Estamos acostumbrados a ir a la tienda y directamente comprar, o a que otras personas se encarguen de arreglarnos lo que se estropea. El sistema capitalista-consumista se fundamenta en la creación de ciudadanos que sepan mucho de muy poco. ¿Cuántos de nosotros sabríamos cultivar un huerto para autoabastecernos? ¿En manos de quién hemos dejado nuestra alimentación? .
Imaginemos que de repente ocurre una catástrofe a nivel planetario, de repente todo queda destruido. Ahora ya no puedes ir a la tienda a comprar comida ni ropa, tampoco hay electricidad ni combustible. Y entonces, te viene la aterradora pregunta a la cabeza: ¿y cómo hago para…?. ¿Podrías sobrevivir a esta situación? ¿Qué cosas sabrías hacer y cuáles no?
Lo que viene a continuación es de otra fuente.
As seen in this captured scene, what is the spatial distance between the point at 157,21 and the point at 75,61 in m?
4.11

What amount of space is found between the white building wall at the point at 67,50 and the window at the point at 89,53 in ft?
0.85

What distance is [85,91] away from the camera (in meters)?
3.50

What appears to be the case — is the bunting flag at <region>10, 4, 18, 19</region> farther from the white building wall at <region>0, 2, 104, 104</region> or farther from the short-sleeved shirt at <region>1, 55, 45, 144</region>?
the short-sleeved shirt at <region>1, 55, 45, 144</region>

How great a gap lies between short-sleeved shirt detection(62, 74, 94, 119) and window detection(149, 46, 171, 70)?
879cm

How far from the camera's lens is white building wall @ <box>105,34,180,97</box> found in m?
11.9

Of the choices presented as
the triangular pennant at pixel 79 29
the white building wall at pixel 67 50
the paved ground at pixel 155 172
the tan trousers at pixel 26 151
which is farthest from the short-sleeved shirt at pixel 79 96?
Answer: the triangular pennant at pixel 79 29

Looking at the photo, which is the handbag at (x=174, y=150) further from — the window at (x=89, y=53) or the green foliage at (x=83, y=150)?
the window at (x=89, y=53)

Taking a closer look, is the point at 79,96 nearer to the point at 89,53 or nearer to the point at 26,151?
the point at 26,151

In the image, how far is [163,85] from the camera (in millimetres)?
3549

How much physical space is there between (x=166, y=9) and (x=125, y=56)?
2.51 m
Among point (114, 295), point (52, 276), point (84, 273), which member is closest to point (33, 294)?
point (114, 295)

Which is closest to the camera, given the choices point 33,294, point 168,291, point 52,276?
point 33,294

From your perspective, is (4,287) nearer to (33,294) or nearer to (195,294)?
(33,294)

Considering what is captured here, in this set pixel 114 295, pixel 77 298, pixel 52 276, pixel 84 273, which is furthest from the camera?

Hace unos años, mientras hacía las prácticas de una asignatura de la carrera relacionada con la educación ambiental en un colegio, me di cuenta de que lo peor de todo no es que nosotros, que hemos visto cómo nuestros abuelos y padres cultivaban o hacían comidas “caseras”, perdamos la conexión con el entorno, sino que las generaciones futuras ni si quiera van a tener esa conexión en algún momento de su vida. El caso es que la anécdota fue la siguiente. Les preguntamos a los alumnos de 6º de primaria si sabían de dónde venía la electricidad. La respuesta nos dejó helados: “La electricidad viene del enchufe”.